And then stacking the depth maps of all the 3D faces of the 4D face to obtain the depth map of the 4D face.
Step 104:
and (4) carrying out tensor decomposition on the normal vector component, the shape index and the depth map obtained in the step 103 respectively to obtain static person identity information and dynamic expression change information. Specifically, taking a depth map as an example, the components of the normal vector and the process of tensor decomposition of the shape index are similarly obtained.
(1) Establishing a model, and determining a depth map Dep epsilon R of the 4D faceH×W×LWhere H denotes the height of the depth map, W denotes the width of the depth map, and L denotes the sequence length of the 4D face. Considering that for a 3D face sequence, the dynamic part is the expression and the static part is the identity information, the expression and identity can be considered as distributed independently, and the two can be separated. Suppose the expression information is Emo ∈ RH×W×LThe identity information is ID ∈ RH×W×LThen, the following 4D facial expression-identity information separation model can be established:
Figure BDA0002343171920000111
f=DEmo
Figure BDA0002343171920000112
wherein λ represents a weight coefficient, which measures the specific gravity between f and e, e represents noise, and DEmo represents modeling of dynamic expression information:
||DEmo||1=||DhEmo||1+||DvEmo||1+||DtEmo||1
DhEmo=vec(Emo(i,j+1,k)-Emo(i,j,k))
DvEmo=vec(Emo(i+1,j,k)-Emo(i,j,k))
DtEmo=vec(Emo(i,j,k+1)-Emo(i,j,k)) (2)
Dhdifferential operator representing the horizontal direction, DvDifferential operator representing the horizontal direction, DtA difference operator representing the time domain direction.
Formula (2) depicts the dynamic transformation information of the facial expression. Modeling static persona IDs as follows
Figure BDA0002343171920000113
Formula (3) is actually a tach decomposition of the identity information of the 4D face,
Figure BDA0002343171920000114
core tensor, U, representing the Take decomposition1,U2,U3A matrix representing each mode in the Tack decomposition. (3) In formula (i)1,×2And is prepared from3The products of the tensors and the matrices of the individual modes are represented separately. The characteristic that the face identity information is kept unchanged in different expressions is reflected through the modeling of the formula (3).

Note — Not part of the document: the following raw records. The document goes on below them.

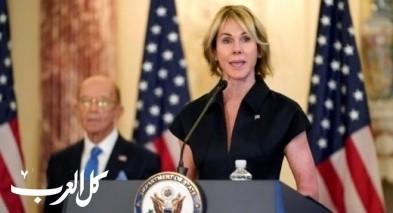 السفيرة الامريكية لدى الامم المتحدة: دولة عربية اخرى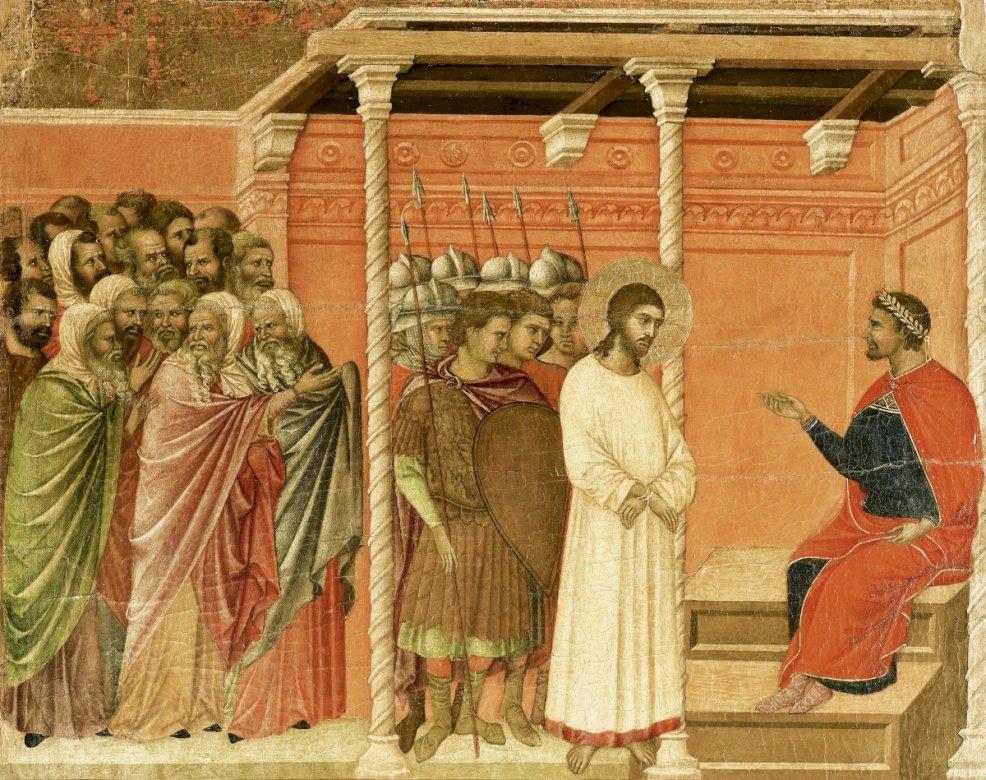 Jezus Chrystus skazany przez Piłata
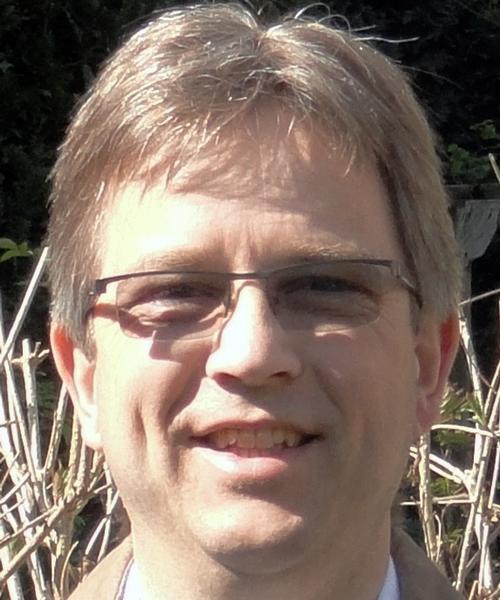 David Gerhards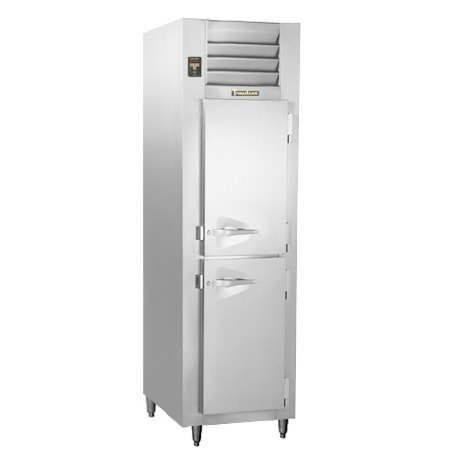 Traulsen RLT132NUT-FHS Stainless Steel 21.9 Cu. Ft. One-Section Solid Door Narrow Reach In Freezer - Specification Line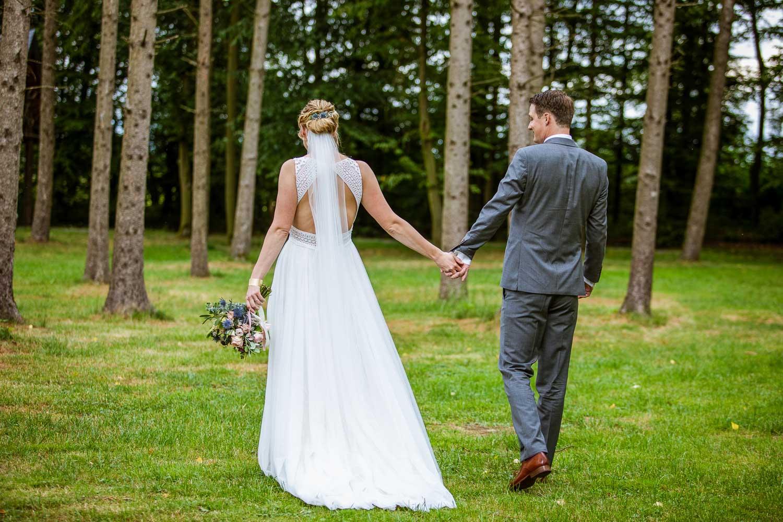 Hochzeitsfotografie Dorina Koebele Milas Hochzeitsreportage Dortmund frau ewig herr immer 30 – gesehen bei frauimmer-herrewig.de
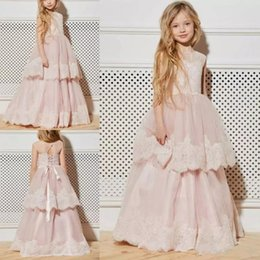 chocolate easter cakes UK - Light Pink Flower Girl Dresses with Tiered Cake A Line Jewel Short Sleeve Tulle Appliques Kids Communion Girls Pageant Dresses Floor Length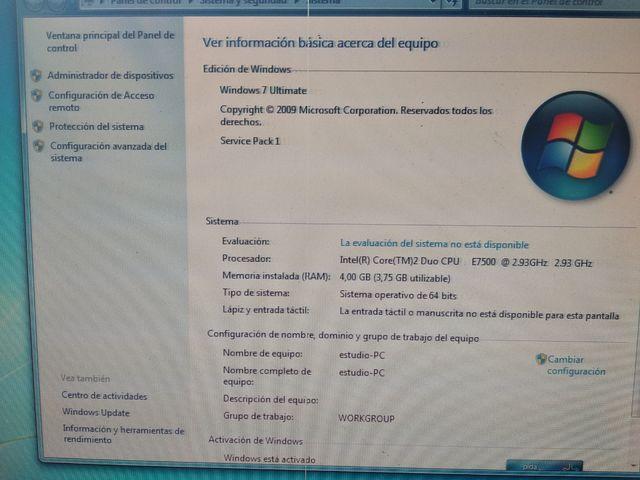 Ordenador torre sobremesa Fujitsu Intel core 2 Du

(2) And (3) solving the model, namely solving the 4D facial expression-identity information separation model established by the formula (1) by iterative optimization. For such multivariate optimization problems, iterative optimization is usually performed using an Alternating Direction Multiplier Method (ADMM). Firstly, initializing parameters, and specifically, iteratively updating the parameters as follows:
the first step is as follows: updating core tensor of tack decomposition
Figure BDA0002343171920000121
Sum matrix U1,U2,U3
Figure BDA0002343171920000122
Figure BDA0002343171920000123
Figure BDA0002343171920000124
Wherein λ isDepIs the Lagrange multiplier vector, betaDepIn order to be a positive penalty parameter,
Figure BDA0002343171920000125
for the estimated static identity information of the person, Dep is the depth map of the 4D face, Emo is the dynamic expression information of the 4D face data, e is noise,
Figure BDA0002343171920000126
is shown as
Figure BDA0002343171920000127
The tensor of (a);
the second step is that: update noise e:
Figure BDA0002343171920000128
wherein
Figure BDA0002343171920000129
Figure BDA00023431719200001210
Represent
Figure BDA00023431719200001211
Spread vector, λDepIs the Lagrange multiplier vector, betaDepFor the positive penalty parameter, Dep is the depth map of the 4D face, and Emo is the dynamic expression information of the 4D face data.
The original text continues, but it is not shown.